Liu Bang ascended to the position of The Son of Heaven as a commoner, which can be said to be a historical event that has never been seen before. Therefore, where to hold the enthronement ceremony is by no means a casual matter, not everywhere. What is surprising is that Liu Bang actually held this ceremony on the way back to Luoyang from southeast to northwest after the "Decisive Battle of Chen Xia" (that is, the "Battle of Xiaxia" in the historical records), and held this ceremony on the roadside "Sun of Flood water". At first glance, it looks like being anxious by water and fire, and casually went to the toilet on the side of the road.
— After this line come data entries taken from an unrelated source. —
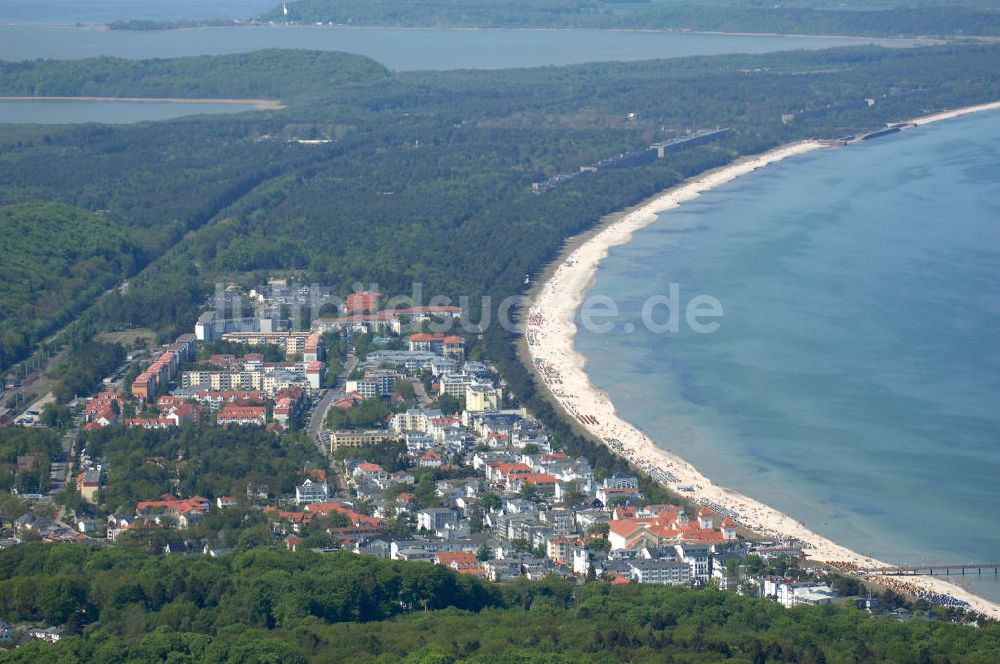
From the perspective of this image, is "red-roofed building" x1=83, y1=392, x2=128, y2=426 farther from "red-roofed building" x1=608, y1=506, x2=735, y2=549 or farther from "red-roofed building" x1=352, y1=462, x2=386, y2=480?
"red-roofed building" x1=608, y1=506, x2=735, y2=549

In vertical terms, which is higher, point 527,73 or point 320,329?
point 527,73

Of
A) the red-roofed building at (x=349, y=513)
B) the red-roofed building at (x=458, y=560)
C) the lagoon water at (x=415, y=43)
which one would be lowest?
the red-roofed building at (x=458, y=560)

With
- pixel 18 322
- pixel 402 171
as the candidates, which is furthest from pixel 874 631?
pixel 402 171

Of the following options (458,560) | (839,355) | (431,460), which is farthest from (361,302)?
(458,560)

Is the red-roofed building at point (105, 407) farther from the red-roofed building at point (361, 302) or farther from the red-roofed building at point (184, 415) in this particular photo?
the red-roofed building at point (361, 302)

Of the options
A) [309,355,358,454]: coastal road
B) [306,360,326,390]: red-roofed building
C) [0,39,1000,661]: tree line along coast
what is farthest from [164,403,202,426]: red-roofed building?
[306,360,326,390]: red-roofed building

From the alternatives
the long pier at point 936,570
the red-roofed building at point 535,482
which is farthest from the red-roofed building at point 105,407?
the long pier at point 936,570

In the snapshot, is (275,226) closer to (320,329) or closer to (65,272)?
(65,272)
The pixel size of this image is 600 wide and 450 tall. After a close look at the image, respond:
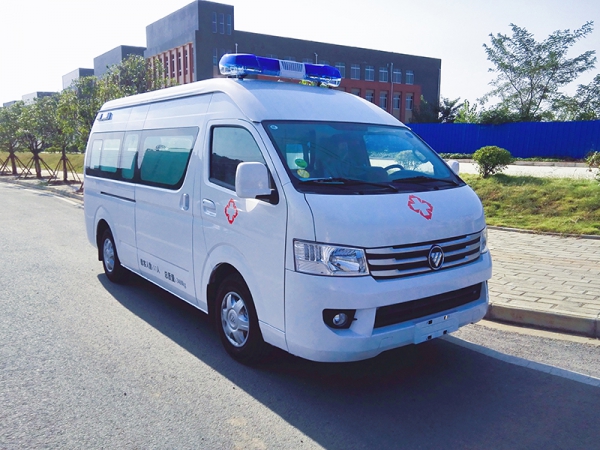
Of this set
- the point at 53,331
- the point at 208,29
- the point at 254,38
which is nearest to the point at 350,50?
the point at 254,38

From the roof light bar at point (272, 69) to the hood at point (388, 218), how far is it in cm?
180

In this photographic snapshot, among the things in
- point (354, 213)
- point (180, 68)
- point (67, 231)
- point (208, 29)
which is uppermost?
point (208, 29)

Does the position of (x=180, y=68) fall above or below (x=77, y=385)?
above

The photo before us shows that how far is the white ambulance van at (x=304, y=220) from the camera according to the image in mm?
3715

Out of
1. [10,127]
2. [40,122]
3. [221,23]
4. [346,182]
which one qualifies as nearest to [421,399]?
[346,182]

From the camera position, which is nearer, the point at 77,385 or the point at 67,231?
the point at 77,385

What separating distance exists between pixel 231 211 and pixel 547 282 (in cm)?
445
So, where is this "flooded sun"? - It's near Dingtao! This is easy to understand.

Obviously, Liu Bang deliberately chose to become emperor here because Dingtao was once the location of Yaodu. Liu Bang wanted to use this to show the genes in the bloodline of his ascension to the throne, that is to say, this was a matter of destiny, and the red genes in the red blood were destined to be the son of heaven when he was born. Ban Gu's old father, Ban Biao, wrote a "Treatise on the Fate of the King" on the occasion of the two Han Dynasties, discussing the historical inevitability of Liu's possession of the Han family's world, saying that "gai in Gaozu, qixing also has five: one is the Miao descent of Emperor Yao, the second is that his physique is strange, the third is that the divine martial arts have a sign, the fourth is lenient and benevolent, and the fifth is that he knows that people are good and good ambassadors" ("Book of Han Shu Biography"), and these five words of "Miao descendants of Emperor Yao" put Liu Bang's sacred bloodline in the first place.

After Gai Liu was a queen of Yao, he was promoted to the throne in Emperor Yao's former residence, but it was only to restore the old inheritance of his ancestors. In this way, it is easier for the people of the world to accept him, a commoner emperor who seems to be the same as everyone else on the surface. The Western Han Dynasty court built yao temples, yao tombs and other buildings in the area of Dingtao and Chengyang in Jiyin County, of course, in order to show that it was the destiny of heaven for his Liu family to become emperors: if the Zhao family became emperors, it was his turn to be the Liu family. Isn't that what the two sentences in the "Di Yao Stele" "Saint Han Longxing, Miao Yao Zhixu" say this?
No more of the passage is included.